Let's start off with the definition of the quotient rule:

$\frac{d}{\mathrm{dx}} \left(f \frac{x}{g \left(x\right)}\right) = \frac{g \left(x\right) f ' \left(x\right) - f \left(x\right) g ' \left(x\right)}{g \left(x\right)} ^ 2$

Or to make remembering the rule simpler, let $f \left(x\right)$ be "$h i g h$," being the upper function and let $g \left(x\right)$ be "$l o w$," being the lower function to give us:

$\frac{d}{\mathrm{dx}} \left(\frac{h i g h}{l o w}\right) = \frac{l o w \cdot d ' \left(h i g h\right) - \left(h i g h \cdot d ' \left(l o w\right)\right)}{l o w} ^ 2$

where $d '$ denotes the "derivative of."

This formula can be read as "low d high minus high d low over low squared," which has a nice flow for memorization.

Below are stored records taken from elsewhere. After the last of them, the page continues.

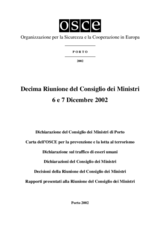 Final Document of the Tenth Meeting of the OSCE Ministerial Council, Porto, 6-7 December 2002 (it)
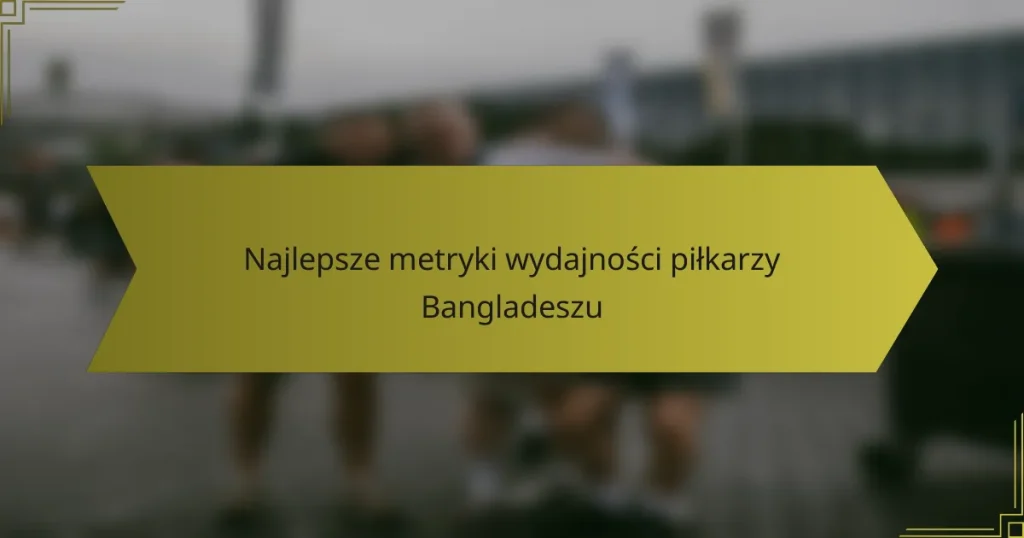 Najlepsze metryki wydajności piłkarzy Bangladeszu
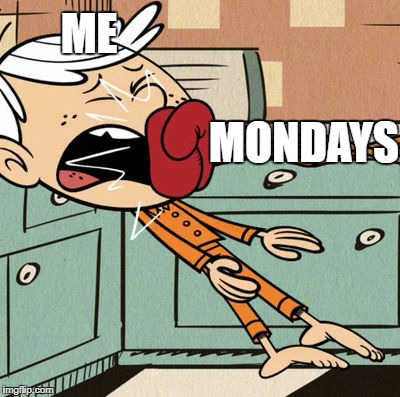 Mondays Never End | ME; MONDAYS | image tagged in the loud house,mondays,nickelodeon,punched,face punch,2018 | made w/ Imgflip meme maker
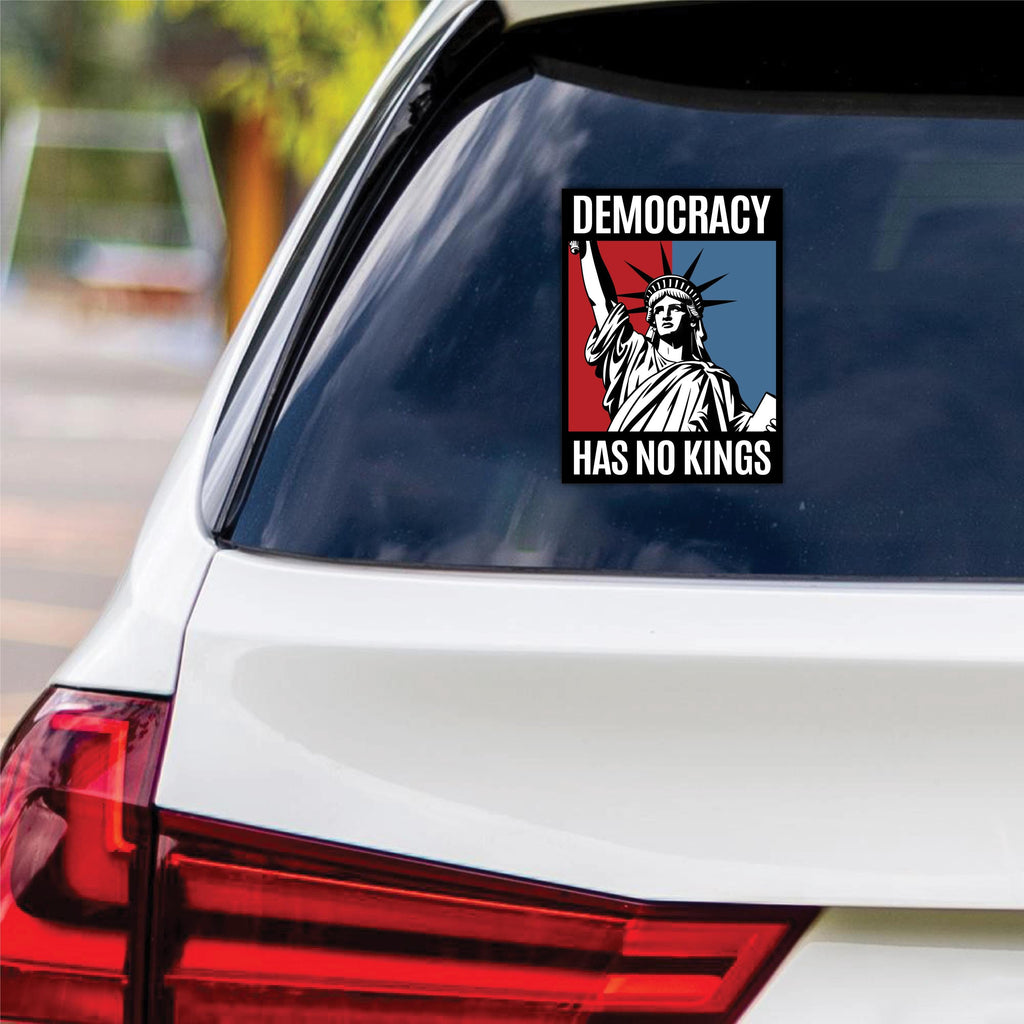 Democracy Has No Kings Vinyl Sticker, No Kings In America Protest, Anti-Trump, Resist Fascism Car Bumper Sticker, 6" x 4.5"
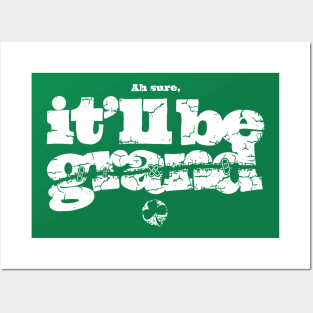 It’ll be grand - Irish typography Posters and Art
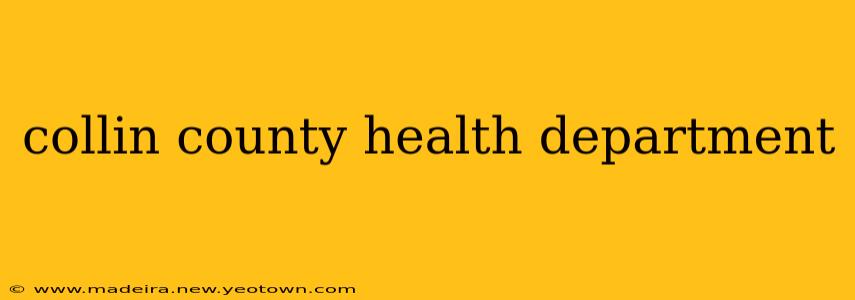 collin county health department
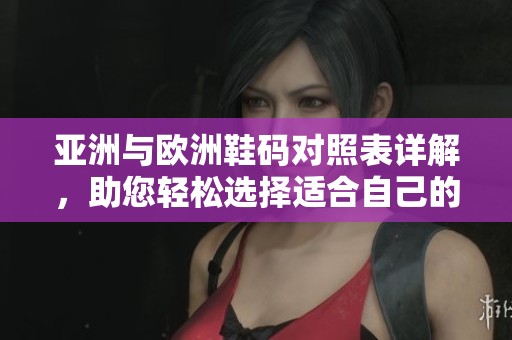 亚洲与欧洲鞋码对照表详解，助您轻松选择适合自己的尺码方案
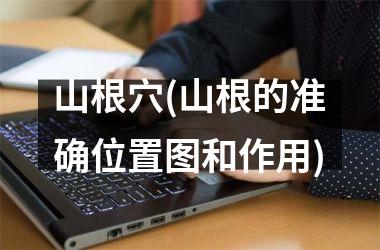 <h3>山根穴(山根的准确位置图和作用)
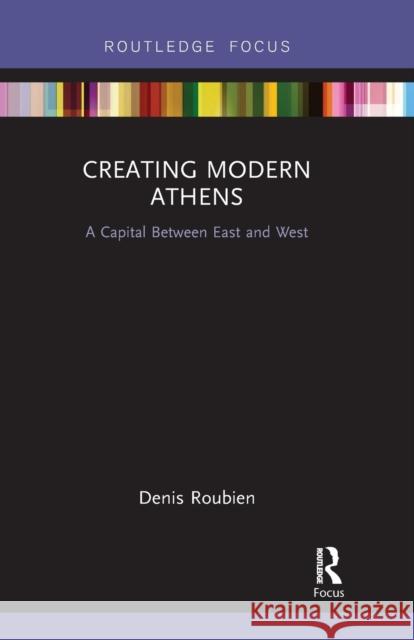Creating Modern Athens: A Capital Between East and West Denis Roubien 9780367670504 Routledge - książka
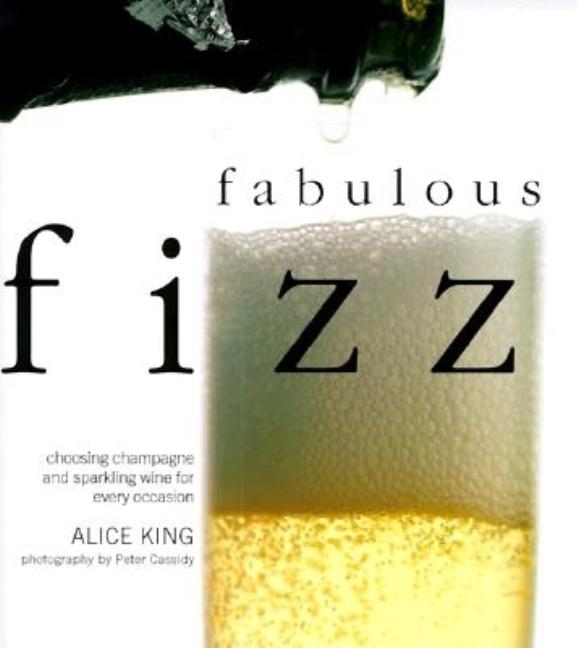 Item #225421 Fabulous Fizz: Choosing Champagne and Sparkling Wine for Every Occasion. Alice King,...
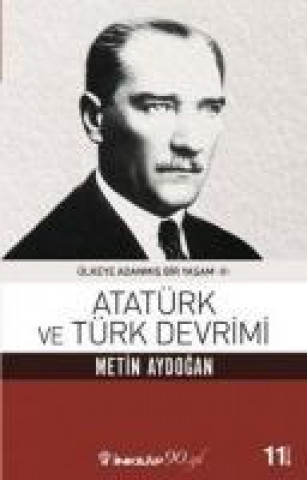 Kniha Atatürk ve Türk Devrimi Metin Aydogan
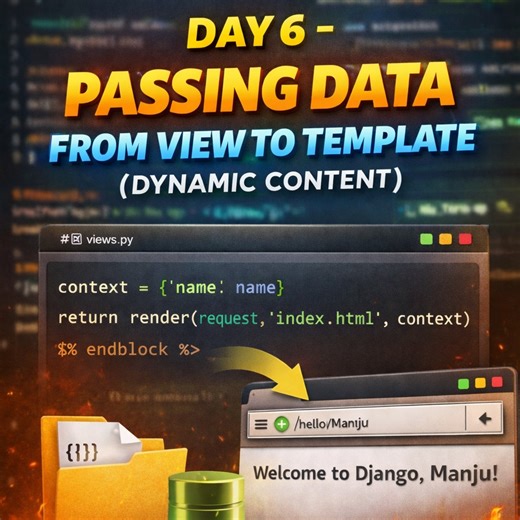 Django Only on Instagram: "Day 6 – Passing Data from View to Template (Dynamic Content) 🚀 | 30 Days of Django Welcome to Day 6 of 30 Days of Django 🔥 In this video, we take the next big step in Django — Passing Data from View to Template (Dynamic Content) 💻 Until now, our HTML was static. Today, we make it dynamic using context data and template variables 🚀 In this video you’ll learn: ✔ What is a context dictionary in Django ✔ How to pass data from views to templates ✔ How to use template va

In the case $f \left(x\right) = \frac{1 - x}{{x}^{3} - 6}$, let "$l o w$" denote ${x}^{3} - 6$ and "$h i g h$" denote $1 - x$

Applying the quotient rule,

$\frac{d}{\mathrm{dx}} \left(\frac{h i g h}{l o w}\right) = \frac{\left({x}^{3} - 6\right) \cdot d ' \left(1 - x\right) - \left(\left(1 - x\right) \cdot d ' \left({x}^{3} - 6\right)\right)}{{x}^{3} - 6} ^ 2$

Now switching $\left(\frac{h i g h}{l o w}\right)$ to $f \left(x\right)$ for simplicity,

d/dx (f(x)) = ((x^3 - 6)⋅(-1) - ((1-x)*(3x^2)))/(x^3 - 6)^2

Knowing that by the power rule $\frac{d}{\mathrm{dx}} \left({x}^{n}\right) = n {x}^{n - 1}$

And that the derivative of a constant is $0$.

$\frac{d}{\mathrm{dx}} \left(f \left(x\right)\right) = \frac{\left(- {x}^{3} + 6\right) - \left(\left(3 {x}^{2} - 3 {x}^{3}\right)\right)}{{x}^{3} - 6} ^ 2$

$\frac{d}{\mathrm{dx}} \left(f \left(x\right)\right) = \frac{- {x}^{3} + 6 - 3 {x}^{2} + 3 {x}^{3}}{{x}^{3} - 6} ^ 2 = \frac{2 {x}^{3} - 3 {x}^{2} + 6}{{\left({x}^{3} - 6\right)}^{2}}$